The date of Admission may be influenced by a variety of factors which include market conditions. The Company may decide not to go ahead with the IPO and there is therefore no guarantee that a Prospectus will be published, the Offer will be made or Admission will occur. You should not base any financial decision on this announcement. Acquiring investments to which this announcement relates may expose an investor to a significant risk of losing all of the amount invested.
Persons considering making investments should consult an authorised person specialising in advising on such investments. This announcement does not constitute a recommendation concerning the proposed Offer. The value of shares can decrease as well as increase. Potential investors should consult a professional adviser as to the suitability of the proposed Offer for the person concerned. Nothing contained herein constitutes or should be construed as (i) investment, tax, financial, accounting or legal advice, (ii) a representation that any investment or strategy is suitable or appropriate to your individual circumstances, or (iii) a personal recommendation to you.

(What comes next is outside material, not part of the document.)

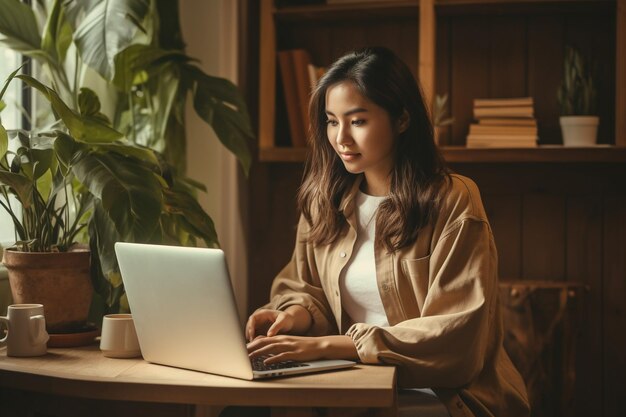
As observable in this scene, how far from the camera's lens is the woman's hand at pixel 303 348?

None of Barclays Bank PLC, Merrill Lynch International and Numis Securities Limited or any of their respective affiliates or any of their or their affiliates' directors, officers, employees, advisers or agents accepts any responsibility or liability whatsoever for/or makes any representation or warranty, express or implied, as to the truth, accuracy or completeness of the information in this announcement (or whether any information has been omitted from the announcement) or any other information relating to the Group or associated companies, whether written, oral or in a visual or electronic form, and howsoever transmitted or made available or for any loss howsoever arising from any use of the announcement or its contents or otherwise arising in connection therewith.

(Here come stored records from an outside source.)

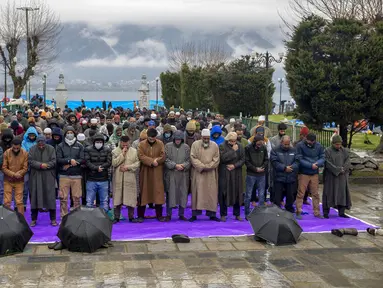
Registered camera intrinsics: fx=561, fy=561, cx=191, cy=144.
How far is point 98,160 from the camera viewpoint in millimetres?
10086

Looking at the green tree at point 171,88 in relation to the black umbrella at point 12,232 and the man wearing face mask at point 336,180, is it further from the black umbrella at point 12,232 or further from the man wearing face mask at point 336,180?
the black umbrella at point 12,232

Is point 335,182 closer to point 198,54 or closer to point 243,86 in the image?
point 243,86

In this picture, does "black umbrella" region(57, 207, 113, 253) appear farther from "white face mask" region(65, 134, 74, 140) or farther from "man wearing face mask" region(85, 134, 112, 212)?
"white face mask" region(65, 134, 74, 140)

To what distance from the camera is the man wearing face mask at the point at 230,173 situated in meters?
10.7

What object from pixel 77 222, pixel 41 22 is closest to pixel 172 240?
pixel 77 222

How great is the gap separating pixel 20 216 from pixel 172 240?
2.47 metres

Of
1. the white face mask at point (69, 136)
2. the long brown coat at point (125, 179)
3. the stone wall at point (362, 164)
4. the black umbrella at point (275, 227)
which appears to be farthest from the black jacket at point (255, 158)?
the stone wall at point (362, 164)

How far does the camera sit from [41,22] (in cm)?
4131

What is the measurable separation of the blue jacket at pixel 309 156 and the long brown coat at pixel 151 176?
2761 mm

Each of Barclays Bank PLC, Merrill Lynch International and Numis Securities Limited (together the "Banks") is acting exclusively for the Company and no one else in connection with the proposed Offer. The Banks will not regard any other person as their respective clients in relation to the proposed Offer and will not be responsible to anyone other than the Company for providing the protections afforded to their respective clients, nor for providing advice in relation to the proposed Offer, the contents of this announcement or any transaction, arrangement or other matter referred to herein.
In connection with the withdrawal of the United Kingdom from the European Union, Barclays Bank PLC, Merrill Lynch International and Numis Securities Limited may, at their discretion, undertake their obligations in connection with the proposed IPO by any of their affiliates based in the EEA.
Each of Barclays Bank PLC and Merrill Lynch International is authorised by the Prudential Regulation Authority (the "PRA") and regulated in the United Kingdom by the FCA and the PRA. Numis Securities Limited is authorised and regulated in the United Kingdom by the FCA.
For the avoidance of doubt, the contents of the Company's website are not incorporated by reference into, and does not form part of, this announcement.